20日の東京株式市場では、日経平均が大幅に上昇した。

その背景の一つとして挙げられたのが、韓国KOSPIの5%を超える上昇だった。

ここで私は、少し違和感を覚える。

なぜ韓国株が5%上がっただけで、日本株までこれほど大きく動かなければならないのだろうか。

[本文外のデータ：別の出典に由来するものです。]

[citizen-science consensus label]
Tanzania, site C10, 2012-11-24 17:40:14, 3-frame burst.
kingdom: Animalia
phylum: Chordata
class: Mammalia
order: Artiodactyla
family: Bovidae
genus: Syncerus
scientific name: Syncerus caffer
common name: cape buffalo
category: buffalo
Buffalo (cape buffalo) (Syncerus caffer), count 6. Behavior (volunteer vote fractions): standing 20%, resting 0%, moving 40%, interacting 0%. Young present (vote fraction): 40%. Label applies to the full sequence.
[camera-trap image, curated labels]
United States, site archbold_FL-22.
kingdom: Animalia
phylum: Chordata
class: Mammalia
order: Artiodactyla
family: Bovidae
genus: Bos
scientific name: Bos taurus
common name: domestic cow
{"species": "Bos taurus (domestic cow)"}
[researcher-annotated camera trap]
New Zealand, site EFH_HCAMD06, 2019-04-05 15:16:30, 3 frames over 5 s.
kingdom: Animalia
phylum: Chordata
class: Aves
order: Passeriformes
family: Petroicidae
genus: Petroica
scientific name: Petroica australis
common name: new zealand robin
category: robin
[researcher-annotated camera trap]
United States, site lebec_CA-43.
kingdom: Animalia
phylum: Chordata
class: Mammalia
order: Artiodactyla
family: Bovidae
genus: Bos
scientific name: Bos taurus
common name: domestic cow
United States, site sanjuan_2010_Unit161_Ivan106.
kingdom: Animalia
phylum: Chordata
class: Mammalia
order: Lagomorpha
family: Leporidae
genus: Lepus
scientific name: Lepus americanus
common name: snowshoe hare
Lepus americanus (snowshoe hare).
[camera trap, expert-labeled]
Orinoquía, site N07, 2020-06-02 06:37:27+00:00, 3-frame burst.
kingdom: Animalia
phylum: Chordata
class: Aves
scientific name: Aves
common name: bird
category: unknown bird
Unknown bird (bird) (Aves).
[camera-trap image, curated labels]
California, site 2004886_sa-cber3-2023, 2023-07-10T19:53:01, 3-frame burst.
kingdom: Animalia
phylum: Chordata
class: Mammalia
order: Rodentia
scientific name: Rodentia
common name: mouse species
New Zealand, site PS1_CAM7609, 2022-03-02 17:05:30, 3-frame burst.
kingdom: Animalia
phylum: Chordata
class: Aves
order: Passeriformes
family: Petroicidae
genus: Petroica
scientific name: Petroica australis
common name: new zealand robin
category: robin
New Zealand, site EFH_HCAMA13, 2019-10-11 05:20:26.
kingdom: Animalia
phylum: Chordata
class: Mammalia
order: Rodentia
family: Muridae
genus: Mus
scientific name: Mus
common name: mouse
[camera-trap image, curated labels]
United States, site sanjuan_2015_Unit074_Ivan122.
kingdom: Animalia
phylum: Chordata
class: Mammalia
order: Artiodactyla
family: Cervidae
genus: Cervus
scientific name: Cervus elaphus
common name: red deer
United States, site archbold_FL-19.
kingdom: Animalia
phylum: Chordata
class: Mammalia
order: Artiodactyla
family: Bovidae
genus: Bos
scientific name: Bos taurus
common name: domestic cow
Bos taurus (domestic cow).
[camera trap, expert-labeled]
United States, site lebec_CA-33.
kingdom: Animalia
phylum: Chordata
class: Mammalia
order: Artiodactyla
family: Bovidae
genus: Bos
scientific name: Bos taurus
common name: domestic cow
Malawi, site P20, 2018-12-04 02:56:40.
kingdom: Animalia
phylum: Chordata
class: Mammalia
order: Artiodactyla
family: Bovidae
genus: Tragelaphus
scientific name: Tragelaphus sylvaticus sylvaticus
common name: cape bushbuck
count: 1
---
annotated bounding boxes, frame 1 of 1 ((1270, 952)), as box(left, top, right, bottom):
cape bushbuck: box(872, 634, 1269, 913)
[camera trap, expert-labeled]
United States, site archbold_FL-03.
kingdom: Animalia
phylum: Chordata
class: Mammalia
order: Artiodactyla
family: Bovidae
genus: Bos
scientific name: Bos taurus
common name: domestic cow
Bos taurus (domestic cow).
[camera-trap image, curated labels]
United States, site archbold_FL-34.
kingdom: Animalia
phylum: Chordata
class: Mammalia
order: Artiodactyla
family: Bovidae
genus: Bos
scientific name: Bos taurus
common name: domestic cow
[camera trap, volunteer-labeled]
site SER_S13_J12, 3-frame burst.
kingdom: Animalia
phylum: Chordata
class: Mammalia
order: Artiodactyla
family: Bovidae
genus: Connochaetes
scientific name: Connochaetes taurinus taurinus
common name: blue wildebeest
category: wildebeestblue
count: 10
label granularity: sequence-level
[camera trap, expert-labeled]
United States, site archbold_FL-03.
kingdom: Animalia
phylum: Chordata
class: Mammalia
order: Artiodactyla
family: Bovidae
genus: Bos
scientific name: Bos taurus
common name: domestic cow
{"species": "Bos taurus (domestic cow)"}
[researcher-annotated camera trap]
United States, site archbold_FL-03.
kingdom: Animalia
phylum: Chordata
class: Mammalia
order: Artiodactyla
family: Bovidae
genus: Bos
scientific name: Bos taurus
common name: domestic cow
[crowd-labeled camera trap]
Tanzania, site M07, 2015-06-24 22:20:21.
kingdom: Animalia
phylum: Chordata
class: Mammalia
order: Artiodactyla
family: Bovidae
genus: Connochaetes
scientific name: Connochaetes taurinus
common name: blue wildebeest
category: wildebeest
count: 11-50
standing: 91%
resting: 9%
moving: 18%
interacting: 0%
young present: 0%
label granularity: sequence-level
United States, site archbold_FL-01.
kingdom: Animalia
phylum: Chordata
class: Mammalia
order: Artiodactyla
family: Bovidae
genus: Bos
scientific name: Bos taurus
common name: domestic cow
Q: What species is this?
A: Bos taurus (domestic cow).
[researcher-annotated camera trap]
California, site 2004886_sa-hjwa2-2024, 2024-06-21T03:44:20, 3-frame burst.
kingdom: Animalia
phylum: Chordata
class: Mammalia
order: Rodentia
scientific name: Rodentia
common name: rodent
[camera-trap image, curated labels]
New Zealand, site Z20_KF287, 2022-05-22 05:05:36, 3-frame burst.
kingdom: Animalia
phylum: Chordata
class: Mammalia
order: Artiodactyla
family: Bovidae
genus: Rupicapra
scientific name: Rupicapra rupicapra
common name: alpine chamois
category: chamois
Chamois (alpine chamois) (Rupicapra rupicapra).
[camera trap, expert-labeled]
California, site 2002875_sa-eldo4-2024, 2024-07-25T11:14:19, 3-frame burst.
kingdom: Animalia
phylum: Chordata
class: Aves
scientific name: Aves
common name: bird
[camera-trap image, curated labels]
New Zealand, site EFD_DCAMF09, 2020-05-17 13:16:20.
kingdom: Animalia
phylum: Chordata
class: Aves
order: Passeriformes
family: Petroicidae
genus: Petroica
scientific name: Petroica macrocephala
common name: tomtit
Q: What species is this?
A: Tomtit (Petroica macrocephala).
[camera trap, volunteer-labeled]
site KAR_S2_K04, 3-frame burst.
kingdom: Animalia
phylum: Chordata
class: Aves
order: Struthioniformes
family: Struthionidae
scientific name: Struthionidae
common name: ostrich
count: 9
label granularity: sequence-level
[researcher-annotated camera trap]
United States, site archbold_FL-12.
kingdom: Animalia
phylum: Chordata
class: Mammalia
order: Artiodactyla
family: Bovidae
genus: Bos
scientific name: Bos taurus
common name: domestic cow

しかも、さらに深く見ていくと、これは単純な「韓国株」の話ではない。

現在の韓国市場では、

Samsung Electronics
SK hynix

という、わずか2社の影響力があまりにも大きくなっている。

報道によれば、この2社だけでKOSPIの構成比は約54%にまで達している。つまり現在のKOSPIは、韓国経済全体を映す指数というより、かなりの部分が**「Samsung+SK hynix指数」**に近い状態になっている。

では、なぜその2社の値動きが日本まで伝わるのか。


■世界の投資家から見ると「日本株」と「韓国株」は別々ではない

日本に住んでいると、

「韓国株は韓国株」

「日本株は日本株」

と考えてしまう。

しかし、海外のヘッジファンド、ETF、クオンツ、アルゴ取引から見ると、必ずしもそうではない。

現在は、

NVIDIA

SK hynix・Samsung

Micron

キオクシア

東京エレクトロン
アドバンテスト
ディスコ
レーザーテック

などが、

「AI・半導体」という一つの巨大な投資テーマ

として扱われる。

つまり国籍ではなく、

テーマで株を束ねて売買する。

私はこれを、

「アジアAI・半導体バスケット」

と考えると、現在の不可解な株価連動が非常に分かりやすくなると思う。


■SK hynixが上がると、なぜ日経先物まで買われるのか

例えばSK hynixが大きく上昇する。

すると市場では、

SK hynix上昇

AI向けHBM・メモリー需要は強い

Samsungも上昇

KOSPI上昇

アジア半導体株が強い

海外短期筋が日本の半導体・日経先物を買う

という連鎖が起こる。

実際、7月には韓国株の急落が日本市場にも波及し、日経平均が約930円下落した日もあった。

逆に韓国半導体株が急反発した7月31日にはKOSPIが一時17%上昇し、日本の日経平均も5%を超えて上昇した。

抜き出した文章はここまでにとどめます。